- [Podane dane]

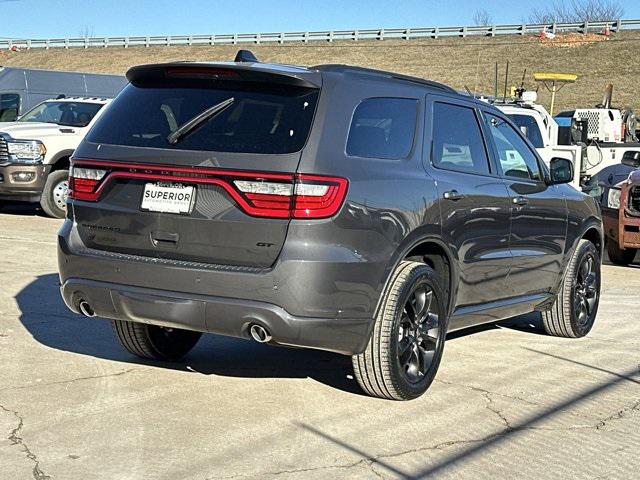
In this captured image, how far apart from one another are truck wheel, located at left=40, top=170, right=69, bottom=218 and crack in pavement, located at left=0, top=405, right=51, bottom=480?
11.0m

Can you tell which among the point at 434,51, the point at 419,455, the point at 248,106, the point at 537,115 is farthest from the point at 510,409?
the point at 434,51

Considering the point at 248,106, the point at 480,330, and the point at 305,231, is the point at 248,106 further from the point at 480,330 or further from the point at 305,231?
the point at 480,330

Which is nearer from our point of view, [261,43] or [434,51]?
[434,51]

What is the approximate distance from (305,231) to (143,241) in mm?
909

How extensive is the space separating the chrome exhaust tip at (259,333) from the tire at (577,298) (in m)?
3.43

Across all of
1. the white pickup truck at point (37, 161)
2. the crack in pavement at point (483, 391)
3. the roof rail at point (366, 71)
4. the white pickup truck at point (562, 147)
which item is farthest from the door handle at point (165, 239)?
the white pickup truck at point (37, 161)

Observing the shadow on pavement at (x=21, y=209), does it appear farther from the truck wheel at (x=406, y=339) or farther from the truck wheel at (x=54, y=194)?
the truck wheel at (x=406, y=339)

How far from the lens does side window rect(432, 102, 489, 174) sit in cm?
648

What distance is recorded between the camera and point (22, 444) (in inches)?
196

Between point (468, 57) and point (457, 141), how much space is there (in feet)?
192

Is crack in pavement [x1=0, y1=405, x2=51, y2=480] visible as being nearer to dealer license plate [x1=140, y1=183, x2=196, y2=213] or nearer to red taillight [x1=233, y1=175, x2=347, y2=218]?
dealer license plate [x1=140, y1=183, x2=196, y2=213]

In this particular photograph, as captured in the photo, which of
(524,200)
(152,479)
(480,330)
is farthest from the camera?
(480,330)

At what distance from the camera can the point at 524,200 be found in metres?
7.30

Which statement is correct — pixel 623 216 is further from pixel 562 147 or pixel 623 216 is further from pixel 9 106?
pixel 9 106
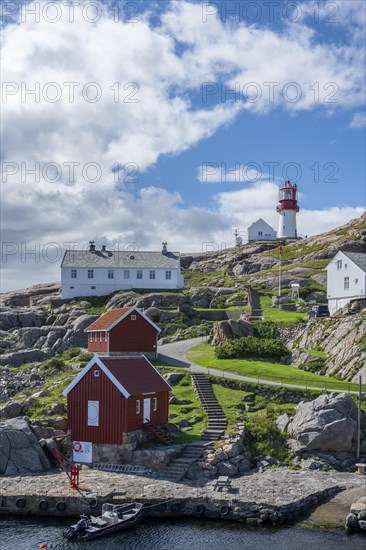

- [Wymagania zadania] Proszę wypisać dokładnie te same wiersze wpisów, zaczynając od wiersza zawierającego „Is crack in” i kończąc na ostatnim wierszu wpisów, oba krańce włącznie. W odpowiedzi należy pominąć obrazy.

- [Wykonane zadanie]
Is crack in pavement [x1=0, y1=405, x2=51, y2=480] visible as being nearer to dealer license plate [x1=140, y1=183, x2=196, y2=213] or nearer to red taillight [x1=233, y1=175, x2=347, y2=218]?
dealer license plate [x1=140, y1=183, x2=196, y2=213]

In this particular photograph, as captured in the photo, which of
(524,200)
(152,479)
(480,330)
is farthest from the camera?
(480,330)

At what distance from the camera can the point at 524,200 be found in metres?
7.30

Which statement is correct — pixel 623 216 is further from pixel 562 147 or pixel 623 216 is further from pixel 9 106?
pixel 9 106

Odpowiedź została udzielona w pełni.